Saved entries:
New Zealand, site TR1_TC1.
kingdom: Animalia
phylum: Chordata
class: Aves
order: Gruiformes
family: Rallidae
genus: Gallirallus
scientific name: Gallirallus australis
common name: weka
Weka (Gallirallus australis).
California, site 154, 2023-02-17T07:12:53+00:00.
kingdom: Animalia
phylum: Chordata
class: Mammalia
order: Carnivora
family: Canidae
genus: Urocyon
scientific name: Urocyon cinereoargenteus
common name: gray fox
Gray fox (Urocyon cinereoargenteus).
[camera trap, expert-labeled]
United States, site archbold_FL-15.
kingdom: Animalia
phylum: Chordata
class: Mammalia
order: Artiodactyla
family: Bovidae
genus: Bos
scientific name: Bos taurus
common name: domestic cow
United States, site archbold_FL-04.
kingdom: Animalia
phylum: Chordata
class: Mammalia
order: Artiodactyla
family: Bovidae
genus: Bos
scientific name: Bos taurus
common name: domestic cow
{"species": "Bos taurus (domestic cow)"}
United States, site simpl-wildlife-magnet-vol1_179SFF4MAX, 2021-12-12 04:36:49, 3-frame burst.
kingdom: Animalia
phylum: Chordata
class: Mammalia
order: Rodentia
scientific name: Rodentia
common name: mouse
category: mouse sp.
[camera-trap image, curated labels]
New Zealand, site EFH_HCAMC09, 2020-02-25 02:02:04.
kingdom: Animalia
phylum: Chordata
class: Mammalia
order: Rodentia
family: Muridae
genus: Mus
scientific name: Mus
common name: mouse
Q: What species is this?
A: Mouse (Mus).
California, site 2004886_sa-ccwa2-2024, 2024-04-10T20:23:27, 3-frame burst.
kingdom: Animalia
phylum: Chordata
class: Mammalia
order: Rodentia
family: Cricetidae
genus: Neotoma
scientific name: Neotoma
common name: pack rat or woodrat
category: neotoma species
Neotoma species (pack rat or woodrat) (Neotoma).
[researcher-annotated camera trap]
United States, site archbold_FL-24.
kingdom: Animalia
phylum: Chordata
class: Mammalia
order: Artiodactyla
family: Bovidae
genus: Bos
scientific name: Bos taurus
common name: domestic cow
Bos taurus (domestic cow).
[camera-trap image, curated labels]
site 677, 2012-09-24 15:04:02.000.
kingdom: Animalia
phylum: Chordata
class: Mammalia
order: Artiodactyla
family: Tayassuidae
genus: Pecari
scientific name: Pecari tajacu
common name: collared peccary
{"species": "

Work item: Your response should be the lines of the entries above that include the string "scientific".

Reply to the exercise:
scientific name: Gallirallus australis
scientific name: Urocyon cinereoargenteus
scientific name: Bos taurus
scientific name: Bos taurus
scientific name: Rodentia
scientific name: Mus
scientific name: Neotoma
scientific name: Bos taurus
scientific name: Pecari tajacu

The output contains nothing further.